Exactly reproduce the lines from the line that has "In the scene on" down to the last line of the entries, inclusive.

_Records for this exercise:_

============

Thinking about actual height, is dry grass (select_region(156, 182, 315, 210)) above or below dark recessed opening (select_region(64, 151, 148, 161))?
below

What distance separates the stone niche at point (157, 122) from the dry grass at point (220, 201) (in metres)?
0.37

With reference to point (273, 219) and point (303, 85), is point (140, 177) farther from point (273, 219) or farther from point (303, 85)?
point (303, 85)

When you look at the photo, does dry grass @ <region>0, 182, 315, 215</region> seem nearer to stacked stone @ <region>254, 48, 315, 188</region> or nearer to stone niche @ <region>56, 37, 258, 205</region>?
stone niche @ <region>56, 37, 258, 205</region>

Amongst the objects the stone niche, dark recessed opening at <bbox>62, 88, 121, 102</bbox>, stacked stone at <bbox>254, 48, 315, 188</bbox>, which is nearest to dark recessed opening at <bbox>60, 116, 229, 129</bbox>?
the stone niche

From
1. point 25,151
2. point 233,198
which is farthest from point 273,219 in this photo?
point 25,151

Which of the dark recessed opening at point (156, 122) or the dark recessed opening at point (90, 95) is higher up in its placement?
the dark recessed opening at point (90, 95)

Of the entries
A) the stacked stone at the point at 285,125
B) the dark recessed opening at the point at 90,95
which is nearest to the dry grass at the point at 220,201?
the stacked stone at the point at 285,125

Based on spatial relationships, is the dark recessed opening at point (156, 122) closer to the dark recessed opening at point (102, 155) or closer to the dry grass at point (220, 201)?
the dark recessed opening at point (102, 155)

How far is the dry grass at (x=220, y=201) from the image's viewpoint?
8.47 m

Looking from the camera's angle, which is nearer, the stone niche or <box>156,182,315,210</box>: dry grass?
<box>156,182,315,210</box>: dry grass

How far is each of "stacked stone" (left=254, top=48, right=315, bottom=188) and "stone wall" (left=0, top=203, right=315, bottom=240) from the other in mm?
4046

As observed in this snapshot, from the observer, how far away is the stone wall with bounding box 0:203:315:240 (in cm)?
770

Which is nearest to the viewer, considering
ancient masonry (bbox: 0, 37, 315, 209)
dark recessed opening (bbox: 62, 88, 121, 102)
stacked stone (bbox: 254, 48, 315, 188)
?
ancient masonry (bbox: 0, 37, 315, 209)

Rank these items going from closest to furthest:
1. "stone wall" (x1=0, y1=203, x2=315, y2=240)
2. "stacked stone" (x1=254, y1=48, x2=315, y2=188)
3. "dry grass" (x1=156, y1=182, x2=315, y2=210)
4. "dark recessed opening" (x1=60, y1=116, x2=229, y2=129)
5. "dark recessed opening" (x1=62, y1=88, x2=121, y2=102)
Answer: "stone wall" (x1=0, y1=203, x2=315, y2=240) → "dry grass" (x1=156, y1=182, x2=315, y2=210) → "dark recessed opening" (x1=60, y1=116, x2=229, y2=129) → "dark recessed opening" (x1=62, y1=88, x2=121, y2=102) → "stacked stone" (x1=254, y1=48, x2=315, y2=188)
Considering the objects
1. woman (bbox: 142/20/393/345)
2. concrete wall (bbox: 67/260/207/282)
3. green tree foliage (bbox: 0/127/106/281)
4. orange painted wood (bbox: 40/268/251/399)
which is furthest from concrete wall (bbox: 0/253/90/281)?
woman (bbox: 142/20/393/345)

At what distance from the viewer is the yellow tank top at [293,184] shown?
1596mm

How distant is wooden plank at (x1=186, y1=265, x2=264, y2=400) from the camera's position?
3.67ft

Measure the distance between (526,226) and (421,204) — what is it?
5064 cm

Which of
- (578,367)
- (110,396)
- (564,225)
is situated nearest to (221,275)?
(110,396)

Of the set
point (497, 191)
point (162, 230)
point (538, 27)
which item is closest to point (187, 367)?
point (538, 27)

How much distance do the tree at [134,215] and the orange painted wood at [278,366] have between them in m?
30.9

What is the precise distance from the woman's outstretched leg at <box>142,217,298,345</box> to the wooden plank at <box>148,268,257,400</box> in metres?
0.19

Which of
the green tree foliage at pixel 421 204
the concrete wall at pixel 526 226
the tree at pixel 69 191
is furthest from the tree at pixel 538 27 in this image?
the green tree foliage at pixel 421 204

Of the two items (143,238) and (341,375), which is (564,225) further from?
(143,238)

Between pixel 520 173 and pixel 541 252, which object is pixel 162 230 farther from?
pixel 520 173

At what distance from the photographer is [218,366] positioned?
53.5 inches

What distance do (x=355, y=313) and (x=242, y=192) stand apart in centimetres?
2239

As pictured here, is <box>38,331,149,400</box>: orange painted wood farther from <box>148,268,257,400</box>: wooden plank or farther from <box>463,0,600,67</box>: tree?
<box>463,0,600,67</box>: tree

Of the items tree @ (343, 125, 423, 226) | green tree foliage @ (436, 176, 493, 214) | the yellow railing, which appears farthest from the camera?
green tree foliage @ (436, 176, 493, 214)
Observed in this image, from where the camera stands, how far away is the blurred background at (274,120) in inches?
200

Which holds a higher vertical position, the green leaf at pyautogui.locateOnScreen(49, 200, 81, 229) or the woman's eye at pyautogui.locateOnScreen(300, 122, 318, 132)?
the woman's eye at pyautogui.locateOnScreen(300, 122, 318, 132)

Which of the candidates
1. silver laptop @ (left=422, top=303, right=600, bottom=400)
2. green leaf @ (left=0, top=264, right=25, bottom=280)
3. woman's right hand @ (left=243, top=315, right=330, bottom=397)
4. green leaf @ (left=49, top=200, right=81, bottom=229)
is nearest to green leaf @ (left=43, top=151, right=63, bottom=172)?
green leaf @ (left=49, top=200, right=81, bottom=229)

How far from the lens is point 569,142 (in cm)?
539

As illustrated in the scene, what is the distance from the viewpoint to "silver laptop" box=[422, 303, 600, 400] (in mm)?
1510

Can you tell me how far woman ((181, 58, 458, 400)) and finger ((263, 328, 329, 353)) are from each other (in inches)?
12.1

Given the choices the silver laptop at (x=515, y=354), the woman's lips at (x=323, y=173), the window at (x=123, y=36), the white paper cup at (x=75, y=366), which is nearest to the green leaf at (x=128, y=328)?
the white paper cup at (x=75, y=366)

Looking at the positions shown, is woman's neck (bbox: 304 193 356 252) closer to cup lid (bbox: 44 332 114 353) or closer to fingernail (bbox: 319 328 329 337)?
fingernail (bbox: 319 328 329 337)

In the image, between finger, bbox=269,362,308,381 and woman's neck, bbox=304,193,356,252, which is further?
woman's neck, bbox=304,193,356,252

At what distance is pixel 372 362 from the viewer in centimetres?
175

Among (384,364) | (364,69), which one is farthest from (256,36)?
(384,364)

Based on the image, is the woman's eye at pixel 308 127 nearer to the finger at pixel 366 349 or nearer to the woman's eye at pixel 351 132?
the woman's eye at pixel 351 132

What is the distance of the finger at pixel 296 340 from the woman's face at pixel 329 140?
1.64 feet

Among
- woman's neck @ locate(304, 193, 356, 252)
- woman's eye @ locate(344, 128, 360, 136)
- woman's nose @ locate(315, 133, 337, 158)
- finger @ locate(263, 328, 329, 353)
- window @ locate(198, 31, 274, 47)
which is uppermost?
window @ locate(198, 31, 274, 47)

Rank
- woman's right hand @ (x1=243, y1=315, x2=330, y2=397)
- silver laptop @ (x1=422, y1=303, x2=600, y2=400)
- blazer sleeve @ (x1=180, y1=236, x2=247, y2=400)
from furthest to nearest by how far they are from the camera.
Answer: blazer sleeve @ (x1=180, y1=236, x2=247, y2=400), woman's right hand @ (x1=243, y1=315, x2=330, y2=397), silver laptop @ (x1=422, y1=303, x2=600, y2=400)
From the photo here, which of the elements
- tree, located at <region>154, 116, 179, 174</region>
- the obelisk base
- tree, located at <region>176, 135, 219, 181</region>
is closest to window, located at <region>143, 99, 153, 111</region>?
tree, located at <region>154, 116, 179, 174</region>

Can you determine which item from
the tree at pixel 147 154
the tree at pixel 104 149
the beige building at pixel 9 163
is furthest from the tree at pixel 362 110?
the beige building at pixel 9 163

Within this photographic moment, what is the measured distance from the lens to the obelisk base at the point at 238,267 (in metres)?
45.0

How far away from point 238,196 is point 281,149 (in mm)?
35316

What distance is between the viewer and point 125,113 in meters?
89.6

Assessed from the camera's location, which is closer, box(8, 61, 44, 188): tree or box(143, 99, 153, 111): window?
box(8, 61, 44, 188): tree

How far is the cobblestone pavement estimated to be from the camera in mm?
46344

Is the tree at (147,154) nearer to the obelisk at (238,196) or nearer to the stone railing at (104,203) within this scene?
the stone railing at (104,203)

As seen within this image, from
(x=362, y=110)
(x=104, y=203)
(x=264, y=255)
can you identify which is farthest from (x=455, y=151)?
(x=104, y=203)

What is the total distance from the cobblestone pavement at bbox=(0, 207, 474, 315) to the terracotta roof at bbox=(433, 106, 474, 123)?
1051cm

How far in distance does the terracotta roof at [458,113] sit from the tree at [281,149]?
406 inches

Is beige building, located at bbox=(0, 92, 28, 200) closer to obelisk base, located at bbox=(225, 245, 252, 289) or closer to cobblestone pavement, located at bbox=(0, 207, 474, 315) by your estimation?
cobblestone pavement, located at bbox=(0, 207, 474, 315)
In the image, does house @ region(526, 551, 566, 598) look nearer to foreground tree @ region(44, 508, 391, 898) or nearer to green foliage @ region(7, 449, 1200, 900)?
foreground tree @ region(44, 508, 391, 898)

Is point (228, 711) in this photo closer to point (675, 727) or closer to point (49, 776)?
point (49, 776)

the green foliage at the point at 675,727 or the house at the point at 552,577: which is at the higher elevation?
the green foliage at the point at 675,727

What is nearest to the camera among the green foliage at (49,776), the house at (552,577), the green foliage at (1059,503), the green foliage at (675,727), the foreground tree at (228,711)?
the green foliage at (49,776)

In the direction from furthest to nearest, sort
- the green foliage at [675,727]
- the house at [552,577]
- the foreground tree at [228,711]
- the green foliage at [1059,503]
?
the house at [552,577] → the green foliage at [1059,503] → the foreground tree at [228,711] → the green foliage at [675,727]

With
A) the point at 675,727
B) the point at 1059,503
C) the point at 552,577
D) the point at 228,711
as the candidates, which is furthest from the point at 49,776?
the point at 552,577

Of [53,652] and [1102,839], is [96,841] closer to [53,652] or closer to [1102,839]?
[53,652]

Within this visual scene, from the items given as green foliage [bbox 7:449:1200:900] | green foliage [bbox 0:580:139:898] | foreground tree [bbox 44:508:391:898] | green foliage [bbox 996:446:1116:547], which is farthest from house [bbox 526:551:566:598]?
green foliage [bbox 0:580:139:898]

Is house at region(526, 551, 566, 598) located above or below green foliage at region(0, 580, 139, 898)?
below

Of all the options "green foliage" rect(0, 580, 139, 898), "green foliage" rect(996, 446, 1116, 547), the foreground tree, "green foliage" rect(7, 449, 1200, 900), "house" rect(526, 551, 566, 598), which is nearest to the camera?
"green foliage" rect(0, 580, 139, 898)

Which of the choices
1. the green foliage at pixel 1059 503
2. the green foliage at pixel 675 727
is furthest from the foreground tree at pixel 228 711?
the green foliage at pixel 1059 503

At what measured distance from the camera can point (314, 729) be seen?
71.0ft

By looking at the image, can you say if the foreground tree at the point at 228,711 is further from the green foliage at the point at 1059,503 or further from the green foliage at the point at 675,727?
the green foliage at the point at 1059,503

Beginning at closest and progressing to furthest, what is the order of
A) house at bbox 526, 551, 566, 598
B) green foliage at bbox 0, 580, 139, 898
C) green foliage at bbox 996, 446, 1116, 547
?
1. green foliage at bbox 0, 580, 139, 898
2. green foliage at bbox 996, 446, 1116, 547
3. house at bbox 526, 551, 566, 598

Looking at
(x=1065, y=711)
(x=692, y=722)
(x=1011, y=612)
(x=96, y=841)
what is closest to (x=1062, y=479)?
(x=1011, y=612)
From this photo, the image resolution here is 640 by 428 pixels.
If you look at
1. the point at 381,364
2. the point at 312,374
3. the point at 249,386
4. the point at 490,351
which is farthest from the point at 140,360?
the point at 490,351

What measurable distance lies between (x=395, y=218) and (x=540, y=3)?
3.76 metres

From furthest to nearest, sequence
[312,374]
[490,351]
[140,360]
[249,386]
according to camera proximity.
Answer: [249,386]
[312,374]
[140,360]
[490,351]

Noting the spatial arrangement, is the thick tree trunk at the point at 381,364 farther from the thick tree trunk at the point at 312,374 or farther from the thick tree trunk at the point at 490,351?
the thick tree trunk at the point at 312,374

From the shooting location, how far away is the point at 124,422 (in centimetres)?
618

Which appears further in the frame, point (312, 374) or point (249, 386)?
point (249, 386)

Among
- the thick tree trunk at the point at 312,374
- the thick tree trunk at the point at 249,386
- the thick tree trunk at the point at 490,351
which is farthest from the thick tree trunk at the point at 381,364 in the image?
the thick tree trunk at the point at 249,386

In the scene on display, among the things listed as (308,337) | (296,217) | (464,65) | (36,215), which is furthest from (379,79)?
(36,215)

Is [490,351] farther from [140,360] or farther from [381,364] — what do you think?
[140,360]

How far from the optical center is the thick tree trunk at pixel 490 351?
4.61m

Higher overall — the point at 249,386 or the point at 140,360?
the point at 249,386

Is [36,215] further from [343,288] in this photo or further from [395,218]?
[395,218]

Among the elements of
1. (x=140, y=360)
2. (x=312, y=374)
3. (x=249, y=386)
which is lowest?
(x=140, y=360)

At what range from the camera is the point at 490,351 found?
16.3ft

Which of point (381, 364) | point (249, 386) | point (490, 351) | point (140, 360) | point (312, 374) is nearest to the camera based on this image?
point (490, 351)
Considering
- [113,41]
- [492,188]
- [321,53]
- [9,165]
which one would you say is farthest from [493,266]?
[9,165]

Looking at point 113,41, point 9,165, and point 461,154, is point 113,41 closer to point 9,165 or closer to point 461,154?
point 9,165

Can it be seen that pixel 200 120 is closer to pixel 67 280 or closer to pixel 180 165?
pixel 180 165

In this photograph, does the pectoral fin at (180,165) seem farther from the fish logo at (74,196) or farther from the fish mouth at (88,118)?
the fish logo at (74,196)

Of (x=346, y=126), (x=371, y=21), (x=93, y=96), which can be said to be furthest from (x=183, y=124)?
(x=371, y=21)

============

_Complete output:_
In the scene on display, among the things listed as (308,337) | (296,217) | (464,65) | (36,215), which is furthest from (379,79)?
(36,215)

Is [490,351] farther from [140,360] or farther from [381,364] — what do you think?
[140,360]

How far from the optical center is the thick tree trunk at pixel 490 351?
4.61m

Higher overall — the point at 249,386 or the point at 140,360?
the point at 249,386

Is [36,215] further from [343,288] in this photo or further from [395,218]?
[395,218]

Among the elements of
1. (x=140, y=360)
2. (x=312, y=374)
3. (x=249, y=386)
which is lowest?
(x=140, y=360)

At what range from the camera is the point at 490,351 found?
16.3ft

Which of point (381, 364) | point (249, 386) | point (490, 351) | point (140, 360) | point (312, 374) is nearest to the camera based on this image?
point (490, 351)
Considering
- [113,41]
- [492,188]
- [321,53]
- [9,165]
which one would you say is farthest from [493,266]?
[9,165]

Looking at point 113,41, point 9,165, and point 461,154, is point 113,41 closer to point 9,165 or closer to point 461,154?
point 9,165

Can it be seen that pixel 200 120 is closer to pixel 67 280 or closer to pixel 180 165?
pixel 180 165

In this photograph, does the pectoral fin at (180,165) seem farther from the fish logo at (74,196) or farther from the fish mouth at (88,118)?
the fish logo at (74,196)

Of (x=346, y=126), (x=371, y=21), (x=93, y=96), which can be said to be furthest from (x=183, y=124)?
(x=371, y=21)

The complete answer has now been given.